In seinem Beitrag zu den koranischen Grundlagen der Ausgrenzung von Christen markiert Ömer Özsoy (107–118) wichtige hermeneutische Entscheidungen (konsequente Rückbindung der ko­ranischen »Sprechakte« an die jeweilige geschichtlich-konkrete Situation) und exegetische Orientierungen (die semantische Weitung von kufr als ›Undankbarkeit‹ – was Muslime einschließen könnte – und von islām als ›Ergebenheit Gott gegenüber‹ auch jenseits des ›Muslim-Seins‹ – was wiederum Nichtmuslime einschließen könnte), um dann umso überraschender mit dem Aufruf Q 3,65 als Aufforderung (nur) an die christlichen Kirchen zu enden, den Weg »der Neubestimmung des Verhältnisses zum Islam« fortzusetzen. Auch A. Takīms Umdeutung der Auffassung der Religion als ›Zeichensystem‹ von einem differenziert semiotischen zu einem konkret-theologischen Zugang (von āya = Zeichen/Koranvers her) legt nahe, dass der Koran keine Abgrenzung kenne, wenn nur Christen (und Juden) »die Haltungen (z. B. Trinität), Praktiken und Interpretationen« korrigieren und »ihre eigenen Schriften richtig praktizieren« (41–51). Von einer ganz anderen Seite her beleuchtet der zusätzlich aufgenommene Aufsatz B. Ucars die Identitätskonstruktion im Lichte einer nicht nur politisch, sondern auch theologisch ebenso brisanten wie aktuellen Frage: der in der Scharia vorgesehenen Todesstrafe für Apostaten (227–244) – bleibt allerdings bis auf eine vorsichtige persönliche Distanzierung rein deskriptiv.

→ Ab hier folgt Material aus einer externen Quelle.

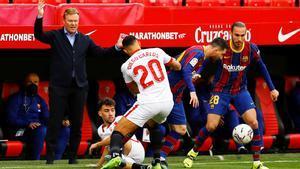 Messi y Mingueza, en Sevilla ante Munir y Diogo Carlos, en el duelo liguero del Sánchez Pizjuán.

Erscheint so die Asymmetrie der Identitätsbeschreibungen im Dialog vorerst recht stabil, so ist der gemeinsame Weg doch vorgezeichnet und mit offener Gesprächsbereitschaft und gemeinsamem Engagement beschritten. Diese Rezension kann nur in Auswahl und ansatzweise auf die Fülle der Anregungen und konstruktiven Impulse hinweisen, die der Sammelband bereithält. Die vor uns liegende Aufgabe aber bringt am Ende der orthodoxe Theo-loge A. E. Kattan mit seinen »Überlegungen zu einer weniger abgrenzenden Identitätsbestimmung« auf den Punkt (245–253). Der ›ursprüngliche Gewaltmechanismus‹ (R. Girard), der ein desto stärkeres Gewaltpotential entfaltet, je näher sich die Rivalen stehen, kann nur außer Kraft gesetzt werden, so die These, wenn der Charakter der eigenen Religion in jedem Punkt als ›kreative Synthese‹ erkannt und anerkannt wird. ›Dynamische Identität‹ lautet das Stichwort, mit dem der Abschied von starren Konkurrenzverhältnissen einzuleiten wäre, ohne die fundamentaltheologische Konkurrenzsituation zu verharmlosen. Kattan hat die Perspektive mit der schönen Wendung von der ›Treue im Werden‹ freigelegt. Jenseits von Harmonisierung und Verabsolutierung wäre damit zu erarbeiten, was sich in Zukunft für das gemeinsame Leben und Handeln als tragfähig erweist. In der Treue zum eigenen Glauben muss Offenheit und Wandlungsfähigkeit zum Neuen sich dort zeigen, wo die Begegnung stattfindet: an den Grenzen.